Unrestful Existentialist

I often tell people that I’m sure to read any book of less than 100 pages in one sitting, & so I ‘ve just read J-P Sartre’s EXISTENTIALISM and Human Emotions (Philosophical Library, 1957, 96pp) a collection comprised of the essay “Existentialism:” & 5 chapters from BEING & NOTHINGNESS: "Freedom & Responsibility", "The Desire to Be God", "Existentialist Psychoanalysis", "The Hole", and "Ethical Implications."

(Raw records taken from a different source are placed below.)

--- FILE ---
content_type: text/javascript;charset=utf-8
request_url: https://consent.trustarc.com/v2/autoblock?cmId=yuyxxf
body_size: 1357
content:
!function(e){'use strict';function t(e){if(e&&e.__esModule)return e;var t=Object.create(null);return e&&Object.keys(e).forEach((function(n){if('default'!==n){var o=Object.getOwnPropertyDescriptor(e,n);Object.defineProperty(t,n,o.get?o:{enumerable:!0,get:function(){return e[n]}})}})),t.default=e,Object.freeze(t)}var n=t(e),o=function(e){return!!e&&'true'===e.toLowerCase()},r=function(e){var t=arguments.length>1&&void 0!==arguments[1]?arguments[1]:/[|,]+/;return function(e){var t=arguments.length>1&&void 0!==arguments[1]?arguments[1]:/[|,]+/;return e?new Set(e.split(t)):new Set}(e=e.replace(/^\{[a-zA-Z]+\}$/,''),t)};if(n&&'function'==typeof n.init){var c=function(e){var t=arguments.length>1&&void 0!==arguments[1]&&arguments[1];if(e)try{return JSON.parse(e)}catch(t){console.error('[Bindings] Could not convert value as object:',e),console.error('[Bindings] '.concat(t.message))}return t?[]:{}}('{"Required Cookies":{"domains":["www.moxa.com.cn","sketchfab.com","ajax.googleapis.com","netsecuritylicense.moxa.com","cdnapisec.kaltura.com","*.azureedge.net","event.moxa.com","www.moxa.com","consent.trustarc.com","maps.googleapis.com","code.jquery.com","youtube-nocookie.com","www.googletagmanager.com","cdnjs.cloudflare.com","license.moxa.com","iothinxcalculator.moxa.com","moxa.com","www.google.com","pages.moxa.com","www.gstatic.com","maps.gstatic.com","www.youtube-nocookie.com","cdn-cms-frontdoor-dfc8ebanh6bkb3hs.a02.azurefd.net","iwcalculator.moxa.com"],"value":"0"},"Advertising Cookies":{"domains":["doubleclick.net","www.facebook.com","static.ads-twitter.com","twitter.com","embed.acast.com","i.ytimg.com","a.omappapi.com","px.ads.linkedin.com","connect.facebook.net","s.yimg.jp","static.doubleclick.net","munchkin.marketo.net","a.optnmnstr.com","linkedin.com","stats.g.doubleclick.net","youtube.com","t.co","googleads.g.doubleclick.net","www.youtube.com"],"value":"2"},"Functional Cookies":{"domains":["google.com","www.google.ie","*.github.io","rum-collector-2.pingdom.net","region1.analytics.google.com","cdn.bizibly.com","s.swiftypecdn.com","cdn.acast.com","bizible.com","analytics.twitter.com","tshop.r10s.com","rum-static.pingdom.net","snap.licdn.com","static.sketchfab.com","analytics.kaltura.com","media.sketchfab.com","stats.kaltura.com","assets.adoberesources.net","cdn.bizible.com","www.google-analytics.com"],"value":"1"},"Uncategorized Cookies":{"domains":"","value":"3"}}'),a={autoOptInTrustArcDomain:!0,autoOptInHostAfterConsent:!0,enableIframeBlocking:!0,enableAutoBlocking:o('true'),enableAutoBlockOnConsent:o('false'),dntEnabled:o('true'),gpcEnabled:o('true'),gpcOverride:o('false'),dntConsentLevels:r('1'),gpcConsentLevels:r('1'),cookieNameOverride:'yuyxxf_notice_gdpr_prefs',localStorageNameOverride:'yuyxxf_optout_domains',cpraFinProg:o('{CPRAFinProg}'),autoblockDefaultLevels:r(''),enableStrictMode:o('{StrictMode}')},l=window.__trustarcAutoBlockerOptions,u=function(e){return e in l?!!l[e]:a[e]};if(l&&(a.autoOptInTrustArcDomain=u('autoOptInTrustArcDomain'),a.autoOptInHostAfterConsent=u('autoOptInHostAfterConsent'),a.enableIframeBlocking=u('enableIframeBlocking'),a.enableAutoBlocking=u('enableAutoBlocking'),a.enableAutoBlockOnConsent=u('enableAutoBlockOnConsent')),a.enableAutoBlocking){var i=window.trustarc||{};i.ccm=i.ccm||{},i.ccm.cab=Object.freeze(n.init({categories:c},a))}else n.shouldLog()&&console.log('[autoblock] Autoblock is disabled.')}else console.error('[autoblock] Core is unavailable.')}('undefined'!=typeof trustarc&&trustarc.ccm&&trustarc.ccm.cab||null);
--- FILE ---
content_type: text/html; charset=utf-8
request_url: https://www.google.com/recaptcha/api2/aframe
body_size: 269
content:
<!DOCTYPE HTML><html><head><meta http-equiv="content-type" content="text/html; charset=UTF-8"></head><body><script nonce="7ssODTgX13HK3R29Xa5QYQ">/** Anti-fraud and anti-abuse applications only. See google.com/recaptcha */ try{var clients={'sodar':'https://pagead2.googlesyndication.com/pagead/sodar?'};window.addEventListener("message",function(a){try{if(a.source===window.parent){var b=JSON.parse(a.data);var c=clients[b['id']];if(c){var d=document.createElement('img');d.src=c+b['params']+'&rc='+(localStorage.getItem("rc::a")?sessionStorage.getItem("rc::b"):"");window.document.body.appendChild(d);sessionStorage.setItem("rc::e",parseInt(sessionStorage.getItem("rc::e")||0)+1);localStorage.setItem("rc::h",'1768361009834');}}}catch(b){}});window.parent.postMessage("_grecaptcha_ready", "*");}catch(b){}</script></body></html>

In "Existentialism", Sartre warns us of Existentialism that: “Actually, it is the least scandalous, the most austere of doctrines. It is intended strictly for specialists and philosophers. (p12) ” deftly demolishing the popular image of the black-clad & beretted Beatnik as an Existentialist (not that some didn't think they were.)

Actual Existentialism burdens any individual with total responsibility for themselves, their actions, and resulting effects on others: “The one who realizes in anguish his condition as being thrown into a responsibility which extends to his very abandonment has no longer either remorse or regret or excuse…” (p59)

At 66, I’ve consciously lived this for 50+ years. Recently, my Jungian therapist realized something dire about me: “You really hate yourself!” To which I thoughtfully replied: “No...I don’t like myself.” Existentially put: “I don’t absolve myself of any of my choices, deeds, or their effects on myself & others.”

Then how have I lived? Often impulsively, then as often regretfully, in an endlessly uneasy ‘condition’ (Sartre) of constant self-analysis & -criticism. I get no rest as an Existentialist.